異世界で帝国の皇子に出会ったら、トラブルに巻き込まれました。
「その気持ちはわたくしもよくわかるわ。本当におめでとう。今から誕生が楽しみね」
セリナも改めてユズにお祝いを述べたから、あたしもちゃんとしなきゃね。
「おめでとう! ユズもこれでひと安心だね」
自分のお腹をそっと撫でる。ほぼ同時期に懐妊したからか、ユズの嬉しさは自分のことのように感じられて、心の底からお祝いを言えた。
「うん。セイレスティアにはティオンしか後継ぎがいないから……焦る気持ちはあったけど。ホントによかった」
「そっかぁ……そうだったね。
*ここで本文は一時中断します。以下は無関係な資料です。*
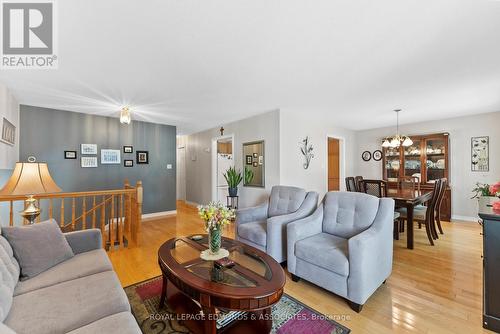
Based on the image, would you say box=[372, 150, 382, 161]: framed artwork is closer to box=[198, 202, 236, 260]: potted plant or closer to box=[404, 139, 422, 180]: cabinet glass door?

それじゃあよけい不安があったんだ」
セイレスティア王国には三人の王子がいたけど、前の王太子である第一王子と第二王子はディアン帝国との戦争で亡くなった。異母弟のティオンバルト殿下が唯一の王位継承者である以上、彼が後継ぎを残すのは義務でもある。ユズにすれば相当なプレッシャーになったに違いない。
(まあ、あの熱愛ぶりからすれば近々そうなることは予想できたけどね)
水晶宮殿で行われた歓迎パーティーで、ティオンバルト殿下のすさまじい独占欲を見せつけられてましたから。ただセリス王子とちょっとお話しただけで、ユズはほとんどパーティー会場に居られなかったし。
「私としては少なくとも十人ほどの子どもが欲しいと考えていますから。これだけではまだまだ。ねえ、ユズ。これからも頑張ろうね」
みなさんの前と言うのに構わず妃の肩を抱き、耳元であまく何かをささやくのはお止めください。こっちの精神力がガリガリと削られていきますから。